WHAT THE EXERCISE ASKS
The listing below is to be output in its exact form.

DATA FOR THIS EXERCISE

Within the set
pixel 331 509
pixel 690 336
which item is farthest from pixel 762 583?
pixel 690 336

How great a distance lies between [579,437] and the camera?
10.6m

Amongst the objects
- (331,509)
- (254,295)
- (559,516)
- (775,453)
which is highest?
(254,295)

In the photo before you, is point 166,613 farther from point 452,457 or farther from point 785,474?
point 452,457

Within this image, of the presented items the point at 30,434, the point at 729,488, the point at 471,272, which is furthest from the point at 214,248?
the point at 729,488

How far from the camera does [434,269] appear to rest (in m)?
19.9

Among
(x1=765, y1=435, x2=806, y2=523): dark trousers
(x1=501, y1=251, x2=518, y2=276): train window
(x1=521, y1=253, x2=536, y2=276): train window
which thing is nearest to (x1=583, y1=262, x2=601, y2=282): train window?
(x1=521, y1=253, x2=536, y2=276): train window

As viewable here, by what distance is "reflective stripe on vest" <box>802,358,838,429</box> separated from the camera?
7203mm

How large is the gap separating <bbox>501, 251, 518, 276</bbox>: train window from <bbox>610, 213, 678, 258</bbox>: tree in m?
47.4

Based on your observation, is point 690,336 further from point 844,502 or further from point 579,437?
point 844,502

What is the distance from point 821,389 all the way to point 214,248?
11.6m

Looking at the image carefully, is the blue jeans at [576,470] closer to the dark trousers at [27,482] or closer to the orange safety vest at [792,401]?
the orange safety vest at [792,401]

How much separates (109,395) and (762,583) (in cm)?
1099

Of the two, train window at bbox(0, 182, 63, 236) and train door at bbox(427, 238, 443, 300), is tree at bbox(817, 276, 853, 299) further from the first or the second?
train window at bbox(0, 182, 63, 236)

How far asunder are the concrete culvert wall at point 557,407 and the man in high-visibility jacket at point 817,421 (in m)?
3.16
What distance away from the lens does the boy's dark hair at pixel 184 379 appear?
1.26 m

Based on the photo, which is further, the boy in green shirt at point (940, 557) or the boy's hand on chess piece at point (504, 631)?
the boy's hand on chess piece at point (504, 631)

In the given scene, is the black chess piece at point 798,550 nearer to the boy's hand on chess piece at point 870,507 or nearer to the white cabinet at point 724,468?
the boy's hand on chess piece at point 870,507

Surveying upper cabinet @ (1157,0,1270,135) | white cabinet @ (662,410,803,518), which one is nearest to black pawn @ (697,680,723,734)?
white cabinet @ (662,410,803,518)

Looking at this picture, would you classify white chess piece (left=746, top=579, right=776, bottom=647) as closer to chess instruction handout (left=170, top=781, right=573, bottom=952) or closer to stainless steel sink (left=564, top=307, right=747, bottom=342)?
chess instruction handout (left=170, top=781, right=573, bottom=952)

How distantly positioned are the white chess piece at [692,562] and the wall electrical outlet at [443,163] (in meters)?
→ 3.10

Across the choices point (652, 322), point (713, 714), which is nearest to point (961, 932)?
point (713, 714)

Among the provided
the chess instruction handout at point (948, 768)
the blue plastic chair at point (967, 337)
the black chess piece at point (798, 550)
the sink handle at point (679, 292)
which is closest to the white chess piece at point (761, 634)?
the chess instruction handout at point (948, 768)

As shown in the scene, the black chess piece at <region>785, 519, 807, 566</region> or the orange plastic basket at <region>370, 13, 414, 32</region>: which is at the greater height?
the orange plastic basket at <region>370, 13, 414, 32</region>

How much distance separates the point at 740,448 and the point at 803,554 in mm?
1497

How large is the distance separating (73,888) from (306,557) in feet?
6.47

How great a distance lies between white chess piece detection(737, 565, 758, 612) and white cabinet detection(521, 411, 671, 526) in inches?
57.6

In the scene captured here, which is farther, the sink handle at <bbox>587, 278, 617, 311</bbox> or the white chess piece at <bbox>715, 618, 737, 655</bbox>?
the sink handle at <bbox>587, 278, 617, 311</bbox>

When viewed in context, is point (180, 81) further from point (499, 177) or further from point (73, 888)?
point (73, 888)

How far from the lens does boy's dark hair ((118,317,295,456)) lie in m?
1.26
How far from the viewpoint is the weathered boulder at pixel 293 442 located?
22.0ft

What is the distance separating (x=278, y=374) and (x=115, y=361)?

EXERCISE RESULT
Within the set
pixel 331 509
pixel 690 336
which item is farthest from pixel 762 583?
pixel 690 336

How great a distance lies between [579,437] and the camera?
10.6m

Amongst the objects
- (331,509)
- (254,295)
- (559,516)
- (775,453)
which is highest?
(254,295)

In the photo before you, is point 166,613 farther from point 452,457 or farther from point 785,474?
point 452,457

Within this image, of the presented items the point at 30,434, the point at 729,488, the point at 471,272, which is furthest from the point at 214,248?
the point at 729,488

How far from the camera does [434,269] appear to rest (in m)?
19.9

Among
(x1=765, y1=435, x2=806, y2=523): dark trousers
(x1=501, y1=251, x2=518, y2=276): train window
(x1=521, y1=253, x2=536, y2=276): train window
which thing is nearest to (x1=583, y1=262, x2=601, y2=282): train window?
(x1=521, y1=253, x2=536, y2=276): train window

As viewable here, by what distance is "reflective stripe on vest" <box>802,358,838,429</box> separated from the camera?
7203mm

How large is the gap separating <bbox>501, 251, 518, 276</bbox>: train window from <bbox>610, 213, 678, 258</bbox>: tree in m?
47.4

Based on your observation, is point 690,336 further from point 844,502 or further from point 579,437?
point 844,502

What is the distance from point 821,389 all the way to point 214,248?
11.6m

Looking at the image carefully, is the blue jeans at [576,470] closer to the dark trousers at [27,482] or closer to the orange safety vest at [792,401]?
the orange safety vest at [792,401]

How much separates (109,395) and (762,583) (in cm)?
1099

Of the two, train window at bbox(0, 182, 63, 236) and train door at bbox(427, 238, 443, 300), is tree at bbox(817, 276, 853, 299) further from the first or the second?
train window at bbox(0, 182, 63, 236)

How far asunder are the concrete culvert wall at point 557,407 and the man in high-visibility jacket at point 817,421 (in m)?
3.16
What distance away from the lens does the boy's dark hair at pixel 184 379 appear?
1.26 m

Based on the photo, which is further, the boy in green shirt at point (940, 557) or the boy's hand on chess piece at point (504, 631)?
the boy's hand on chess piece at point (504, 631)

In the given scene, is the black chess piece at point 798,550 nearer to the boy's hand on chess piece at point 870,507 or nearer to the white cabinet at point 724,468?
the boy's hand on chess piece at point 870,507

Surveying upper cabinet @ (1157,0,1270,135) | white cabinet @ (662,410,803,518), which one is nearest to black pawn @ (697,680,723,734)?
white cabinet @ (662,410,803,518)

Looking at this picture, would you classify white chess piece (left=746, top=579, right=776, bottom=647) as closer to chess instruction handout (left=170, top=781, right=573, bottom=952) or closer to stainless steel sink (left=564, top=307, right=747, bottom=342)?
chess instruction handout (left=170, top=781, right=573, bottom=952)

How distantly positioned are the white chess piece at [692,562] and the wall electrical outlet at [443,163] (in meters)?
→ 3.10

Across the choices point (652, 322), point (713, 714), which is nearest to point (961, 932)?
point (713, 714)

Among the provided
the chess instruction handout at point (948, 768)
the blue plastic chair at point (967, 337)
the black chess piece at point (798, 550)
the sink handle at point (679, 292)
which is closest to the white chess piece at point (761, 634)?
the chess instruction handout at point (948, 768)

As shown in the scene, the black chess piece at <region>785, 519, 807, 566</region> or the orange plastic basket at <region>370, 13, 414, 32</region>: which is at the greater height?
the orange plastic basket at <region>370, 13, 414, 32</region>

How much distance separates the point at 740,448 and the point at 803,554 in mm?
1497

How large is the distance separating (73,888) from (306,557) in feet?
6.47

How great a distance lies between white chess piece detection(737, 565, 758, 612) and white cabinet detection(521, 411, 671, 526) in inches?
57.6

In the scene captured here, which is farther, the sink handle at <bbox>587, 278, 617, 311</bbox> or the white chess piece at <bbox>715, 618, 737, 655</bbox>?
the sink handle at <bbox>587, 278, 617, 311</bbox>

When viewed in context, is point (180, 81) further from point (499, 177) or further from point (73, 888)?
point (73, 888)

How far from the lens does boy's dark hair ((118,317,295,456)) lie in m?
1.26
How far from the viewpoint is the weathered boulder at pixel 293 442 located?
22.0ft

What is the distance separating (x=278, y=374) and (x=115, y=361)?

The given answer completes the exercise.